As regards the Government’s plea that Mr Ryser had expressed no wish to perform military service,
the Court held that since Mr Ryser had been declared unfit on medical grounds, the presence or
absence of such a wish had not been decisive, since the army medical experts had stated that he was
unfit for medical service.

The Government also considered that Mr Ryser had not demonstrated that he had a “disability” or
that his case differed substantially from that of Mr Glor, who had suffered from diabetes. Given that
the parties had provided no information on the type of health problem or physical impairment which
Mr Ryser suffered from, the Court could not speculate on that matter. Accordingly, it could not accept
the Government’s submission that Mr Ryser’s situation was different from Mr Glor’s on that point.
As regards the existence of other modes of service as an alternative to the exemption tax, and in
particular the possibility of reducing the amount of the military tax by working for civil protection
agencies, the Court observes that Mr Ryser was informed by letters of 6 December 2011 and 6
February 2013 that he had been assigned to the civil protection reserve and the he would therefore,
in principle, not have to perform military service. Moreover, the parties agreed that there was no right
to perform civilian service. Consequently, the Court held that the possibility of reducing the amount
of the tax in question had been purely theoretical.
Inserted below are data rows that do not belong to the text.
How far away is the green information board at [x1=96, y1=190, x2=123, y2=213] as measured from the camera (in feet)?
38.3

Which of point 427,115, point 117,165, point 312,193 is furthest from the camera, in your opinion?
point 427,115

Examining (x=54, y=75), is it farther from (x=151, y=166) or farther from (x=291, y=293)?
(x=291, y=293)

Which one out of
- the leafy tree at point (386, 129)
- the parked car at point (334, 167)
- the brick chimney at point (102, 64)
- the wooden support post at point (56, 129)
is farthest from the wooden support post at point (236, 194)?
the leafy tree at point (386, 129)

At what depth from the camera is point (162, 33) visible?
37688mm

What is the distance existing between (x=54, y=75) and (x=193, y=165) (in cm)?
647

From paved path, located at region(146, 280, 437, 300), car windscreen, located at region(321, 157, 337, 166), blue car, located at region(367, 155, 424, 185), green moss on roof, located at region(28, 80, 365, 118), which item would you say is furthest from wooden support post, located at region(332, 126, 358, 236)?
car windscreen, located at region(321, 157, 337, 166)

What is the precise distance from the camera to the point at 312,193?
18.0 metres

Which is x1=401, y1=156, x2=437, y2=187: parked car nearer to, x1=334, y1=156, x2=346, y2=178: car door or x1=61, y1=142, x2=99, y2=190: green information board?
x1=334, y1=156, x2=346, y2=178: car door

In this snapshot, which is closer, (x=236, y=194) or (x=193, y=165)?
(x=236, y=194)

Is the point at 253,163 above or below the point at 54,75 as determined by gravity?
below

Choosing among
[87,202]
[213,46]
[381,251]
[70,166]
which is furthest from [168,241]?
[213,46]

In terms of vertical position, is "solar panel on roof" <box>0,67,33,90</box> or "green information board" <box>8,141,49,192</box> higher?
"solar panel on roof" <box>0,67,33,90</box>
As to the amount of the tax, the Court considered that it was not decisive per se. Indeed, even though
the amount in question waslow (CHF 254.45 in 2008), it pointed out that Mr Ryser had been a student
at the relevant time. It also observed that the tax had been payable for the duration of the compulsory
service requirement, generally from the person’s twentieth birthday to his or her thirtieth birthday.
Finally, having regard to the explanations provided by the Government and the lack of information on
the reasons why Mr Ryser had been declared unfit for military service, the Court could not see why
the authorities’ assessment of the extent of the applicant’s disability should have been different in the
two cases.

In conclusion, the Court took the view that Mr Ryser’ssituation was notsufficiently different from that
of the applicant in Glor to warrant a different conclusion. Thus the objective justification for the
distinction drawn by the authorities between persons declared unfit for service and exempted from
the tax in question and persons declared unfit for service but still required to pay the tax was
unreasonable. The Court also noted that Mr Ryser had been placed at a clear disadvantage as
compared with conscientious objectors, who were fit for service but could be assigned to an
alternative civilian service and thus avoid paying the tax.

The Court took note of the legislative amendments which had been made following the judgment in
Glor. Those amendments had, however, postdated the instant case and were inapplicable to Mr
Ryser’s situation.

Mr Ryser had therefore sustained discriminatory treatment, and there had been a violation of Article
14 of the Convention read in conjunction with Article 8.

Just satisfaction (Article 41)

Mr Ryser had not lodged any valid claims in respect of just satisfaction within the prescribed timelimit.

Separate opinion

Judge Keller expressed a dissenting opinion, which is annexed to the judgment.